I smirked at her naivety, but then suddenly felt sort of sad.

"I've got something for you, love." Her apron swished as she stood. It was a ragged, stiff cloth she'd been wearing every day for the past nine years. Sometimes I imagined the thing was fused to her skin.

She crossed to her bed and leaned over the rumpled pillow, thin fingers feeling along its stitched seam. My mother had slept alone every night since the one my father left for battle, and though I knew every inch of the four-wall box we lived in well, I tried to keep away from her one place of privacy.
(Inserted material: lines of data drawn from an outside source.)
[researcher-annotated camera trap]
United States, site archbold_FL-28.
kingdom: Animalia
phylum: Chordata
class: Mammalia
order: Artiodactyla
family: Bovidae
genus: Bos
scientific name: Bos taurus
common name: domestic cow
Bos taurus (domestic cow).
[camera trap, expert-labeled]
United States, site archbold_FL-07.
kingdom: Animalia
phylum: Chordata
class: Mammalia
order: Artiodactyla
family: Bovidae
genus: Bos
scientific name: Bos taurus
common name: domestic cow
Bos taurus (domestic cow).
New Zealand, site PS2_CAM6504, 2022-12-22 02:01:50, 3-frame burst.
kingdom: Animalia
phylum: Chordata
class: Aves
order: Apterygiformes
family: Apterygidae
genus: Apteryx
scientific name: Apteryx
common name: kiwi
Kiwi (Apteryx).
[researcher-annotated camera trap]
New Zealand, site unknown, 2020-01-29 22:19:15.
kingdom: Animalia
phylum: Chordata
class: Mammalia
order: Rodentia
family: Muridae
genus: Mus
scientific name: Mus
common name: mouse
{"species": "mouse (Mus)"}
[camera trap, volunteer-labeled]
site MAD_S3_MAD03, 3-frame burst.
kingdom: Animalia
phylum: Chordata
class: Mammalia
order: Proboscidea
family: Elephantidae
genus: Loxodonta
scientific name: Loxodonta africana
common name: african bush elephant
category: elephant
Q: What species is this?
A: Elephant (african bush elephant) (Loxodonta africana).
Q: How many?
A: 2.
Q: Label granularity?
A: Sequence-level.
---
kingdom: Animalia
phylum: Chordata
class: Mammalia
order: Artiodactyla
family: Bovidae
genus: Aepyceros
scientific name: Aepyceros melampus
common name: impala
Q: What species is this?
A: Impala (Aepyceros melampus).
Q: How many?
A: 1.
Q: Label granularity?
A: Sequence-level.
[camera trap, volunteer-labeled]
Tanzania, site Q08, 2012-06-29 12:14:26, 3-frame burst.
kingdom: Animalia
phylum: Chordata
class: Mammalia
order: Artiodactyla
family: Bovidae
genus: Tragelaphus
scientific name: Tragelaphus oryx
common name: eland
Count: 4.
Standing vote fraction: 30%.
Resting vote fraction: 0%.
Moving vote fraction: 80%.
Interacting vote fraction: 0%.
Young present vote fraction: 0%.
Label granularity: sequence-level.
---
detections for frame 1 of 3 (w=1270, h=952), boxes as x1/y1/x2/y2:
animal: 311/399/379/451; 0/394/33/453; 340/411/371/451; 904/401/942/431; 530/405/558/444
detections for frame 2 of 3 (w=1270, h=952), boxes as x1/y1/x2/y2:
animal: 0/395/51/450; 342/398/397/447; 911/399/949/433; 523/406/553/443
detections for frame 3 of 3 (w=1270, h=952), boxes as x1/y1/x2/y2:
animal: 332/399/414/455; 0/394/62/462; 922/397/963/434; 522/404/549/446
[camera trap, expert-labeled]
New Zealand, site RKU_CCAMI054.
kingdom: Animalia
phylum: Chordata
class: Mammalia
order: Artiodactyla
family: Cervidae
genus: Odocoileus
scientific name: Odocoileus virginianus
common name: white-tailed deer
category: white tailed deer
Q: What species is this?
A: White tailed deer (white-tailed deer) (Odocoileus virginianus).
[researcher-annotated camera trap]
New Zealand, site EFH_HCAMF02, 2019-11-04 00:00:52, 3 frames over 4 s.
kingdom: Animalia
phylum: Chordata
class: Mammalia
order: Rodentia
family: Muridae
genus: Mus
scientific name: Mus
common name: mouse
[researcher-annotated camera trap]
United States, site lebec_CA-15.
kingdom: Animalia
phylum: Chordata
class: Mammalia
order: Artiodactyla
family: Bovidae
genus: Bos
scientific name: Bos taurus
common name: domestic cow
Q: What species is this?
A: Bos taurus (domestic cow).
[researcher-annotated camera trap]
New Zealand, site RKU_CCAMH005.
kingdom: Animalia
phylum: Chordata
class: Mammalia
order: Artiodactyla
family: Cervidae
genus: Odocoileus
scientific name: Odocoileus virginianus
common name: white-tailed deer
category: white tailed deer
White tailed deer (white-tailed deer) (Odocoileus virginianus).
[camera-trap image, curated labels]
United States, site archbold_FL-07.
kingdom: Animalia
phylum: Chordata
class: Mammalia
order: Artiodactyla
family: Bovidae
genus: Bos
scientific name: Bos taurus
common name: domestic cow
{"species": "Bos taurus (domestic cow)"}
Money, I thought when at last she forced her fingertips inside the pillow. She's been hiding a secret fortune all this time and now it's mine. Oh, how could I have never looked there just once?

My mother withdrew her hand, keeping her fingers clasped tightly over her palm. She had an odd, wistful smile on her face, like she would regret what she was about to do.

No money for me then.

"Here," she whispered, and instead of holding the object out she took my hand and placed the small thing inside, then covered it with my fingers.

I looked down to see a thick-banded bronze ring.

"This belonged to your father," she told me when I showed no reaction.

It was a signet ring, with the family crest engraved in the bronze. Something he would use for identification and signing legal papers. "I don't understand," I said slowly. "Shouldn't it go to Ronan next? He's oldest."

She lowered her eyes, wetting just the edge of her bottom lip before she spoke. "I know that. I've never cared as much for tradition as your father did. But just-" She pulled the ring away and slid it in the inner pocket of my wool vest, the one she'd sewn in herself. "Keep it. What would Ronan do with such a thing? Drop it in a gutter when he's drunk off his arse? Have it picked from his person and melted into a coin?"

"Mama-"

"Listen." She grasped both my hands tightly and looked me in the eye. Hers were light green, like soft grass in a meadow. "None of my boys will ever do anything in their lives. Except one. If someone brings change to this family, it'll be you, son."

I studied the round bump it made through the material of my vest. "I'm not sure what I'd use it for," I murmured.

She had already gotten up and was clearing stew bowls from the table. "Oh, well." There was a twinkle in her eye now. "Then keep it to remember your old Ma when you're living in the home of a King."